Question 1033739
{{{n^3 + 8 = n^3 + 2^3 = (n+2)(n^2-2n+4)}}}.

Since {{{n^3 + 8 }}} is supposed to be prime, then either

(i) n+2 = 1 and {{{n^2-2n+4 = n^3 + 8}}}

OR

(ii) {{{n+2 = n^3 + 8}}} and {{{n^2-2n+4 = 1}}}.

The first case (i), the 2nd equation {{{ n^3- n^2 +2n+ 4 = 0}}} is equivalent to {{{(n+1)(n^2 - 2n+4)}}}, which when equated to zero will only give the real solution n = -1.  This also satisfies the first equation n+2=1.  But n = -1 is not a natural number, so we get no solutions from this case.

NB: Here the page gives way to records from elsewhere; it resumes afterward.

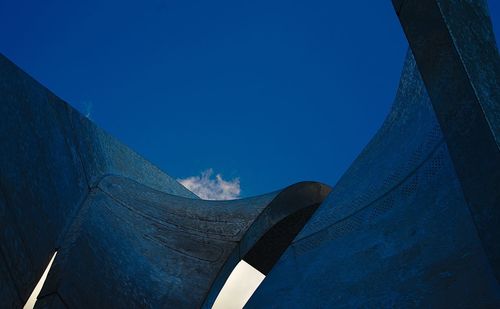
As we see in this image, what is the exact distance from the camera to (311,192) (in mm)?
5664

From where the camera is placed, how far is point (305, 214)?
5824mm

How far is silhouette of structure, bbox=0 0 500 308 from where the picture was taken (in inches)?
72.6

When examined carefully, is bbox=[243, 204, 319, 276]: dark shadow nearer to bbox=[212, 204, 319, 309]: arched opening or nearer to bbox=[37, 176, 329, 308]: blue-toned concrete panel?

For the second case, we get  {{{n^3 - n + 6 =(n+2)(n^2-2n+3)= 0}}} and {{{n^2-2n+3= 0}}}.  The first equation has only real solution n = -2, while the second equation has only complex solutions, and clearly n = -2 does not satisfy {{{n^2-2n+3= 0}}}.  Thus, there are no solutions arising from the second case.



Therefore we conclude that there are no natural numbers n such that {{{n^3 + 8 }}} is prime.